Today was very food-centered. I started the day with a tasty and very clean-feeling breakfast. I would almost say "pure" but I'm not sure how that can be applied when a butter substitute is involved. It was quite simple, really - I had run out of blueberries, but still wanted fruit in my first meal of the day. I remembered I had pluots, a hybrid of a plum and apricot, and I just couldn't see how my Stonyfield yogurt would fit, so I left it out in favor of two slices of my favorite multigrain bread (Whole Foods store brand) with just a little bit of Earth Balance spread on top for some fat. So my carbalicious breakfast was: two breads and a pluot (Mister is insisting on calling them plumpricots and I think I like that better - it's much more fun to say!). The reason I got the plumpricots to begin with was that I thought they had a fun shape - when you cut them open and pit them, they kind of look like hearts:
A few hours (and cups of coffee) after breakfast, I ate the last Tomato Rosemary Scone and headed out to buy the week's groceries. I confess, I was influenced in my decisions today...you could almost call it peer pressure, but the pressure was self-inflicted after looking at product reviews on a couple of my new favorite blogs: Chocolate Covered Katie and Vegan Eats & Treats. If you go to those blogs, it probably will not come as a surprise to you that my off-the-beaten-path additions to my grocery basket were:
Larabar Coconut Cream Bar
Larabar Banana Bread Bar
Larabar Jocalat Chocolate Mint Bar
Think Fruit Chocolate Pomegranate Bar
Clif Nectar Vanilla, Lemon, Cashew Bar
I have been known to get the Nectar bars in the past - in fact, that one is my favorite flavor...subtly sweet with the most sublime aftertaste of vanilla. What I love about the Larabars and the Nectar bar is that they each have between 3 and 5 ingredients. That's it! I'm not of the opinion that the fewer ingredients a meal has, the healthier it is, but when it comes to prepackaged "processed" foods, it's nice to see not everything has to have unpronouceable ingredients that sound more like chemicals than food. There's something beautifully ironic about turning over a Banana Bread bar and seeing these ingredients: almonds, dates, and bananas. Seriously. No (added) sugar, no flour, no corn syrup, rice syrup, etc....just fruit and nuts. I'm totally psyched. The Think Fruit bar had the most ingredients, tipping the scales at a mighty TEN. Anyway, I'll let you know what I think of the bars as I eat them.

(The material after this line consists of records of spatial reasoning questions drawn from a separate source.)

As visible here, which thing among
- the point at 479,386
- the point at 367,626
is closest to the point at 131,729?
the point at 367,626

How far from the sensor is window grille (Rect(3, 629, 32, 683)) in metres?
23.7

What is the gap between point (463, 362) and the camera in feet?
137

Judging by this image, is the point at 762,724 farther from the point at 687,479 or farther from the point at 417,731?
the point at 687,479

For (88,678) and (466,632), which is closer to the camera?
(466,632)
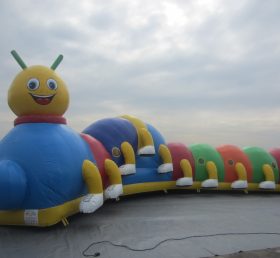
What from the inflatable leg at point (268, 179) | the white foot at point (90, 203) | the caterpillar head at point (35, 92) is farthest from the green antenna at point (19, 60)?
the inflatable leg at point (268, 179)

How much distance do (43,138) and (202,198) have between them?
4297mm

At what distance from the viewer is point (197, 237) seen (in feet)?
15.5

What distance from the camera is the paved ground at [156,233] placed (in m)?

Upon returning from grocery shopping, I ate the other plumpricot as a snack to hold me over until dinner. Just as I was getting ready to start dinner, my phone rang - because my mother has had and still has amazing timing for calling me. For Christmas last year, I had compiled some of my favorite recipes from my ever-growing collection of cookbooks and recipe websites in a small splatter-proof book for her. Tomorrow night she plans to make this amazing recipe for plum tomatoes with fresh basil and garlic over pasta and wanted to ask me a few prep questions. We talked about other stuff, too, but it just amuses the heck out of me that when people in my family have cooking questions, they come to me - 5 years ago I could barely boil water. Now my sister-in-law calls me for a zucchini recipe, my sister calls me about pomegranate molasses, and my mother wants to know if I really slice the garlic or if she can just press it.
So anyway, when I finally got to cooking, I made Satyamma's Famous Cauliflower Curry. It was very good and I got to make a crazy paste/sauce in my food processor, but it really wasn't anything all that special...so it makes me wonder what makes a curry famous? Is it one of those things where you and all your friends are planning a potluck and someone says, "Hey, Satyamma, can you make that famous curry of yours?" because you've made it so damn many times that people know you as "Satyamma with the curry?"
Anyway, the curry comes from The New Moosewood Cookbook by Mollie Katzen. It's a charming book, written in the author's own penmanship and illustrated throughout with funny little ink sketches of food. There's even a picture of a pear with angel wings! I don't like to share other people's recipes (I hope I do a good enough job plugging for their books that you go and buy a copy to support their hard and hungry work!), but I want to give you a basic idea of what was in this nutty sauce I made in the food processor, so here are the ingredients without quantities:
toasted cumin seeds
toasted sesame seeds
Anyway, it was a good little curry, though surprisingly bland for everything that went into the sauce! Mister actually added salt to his food...we never have a salt shaker at the table.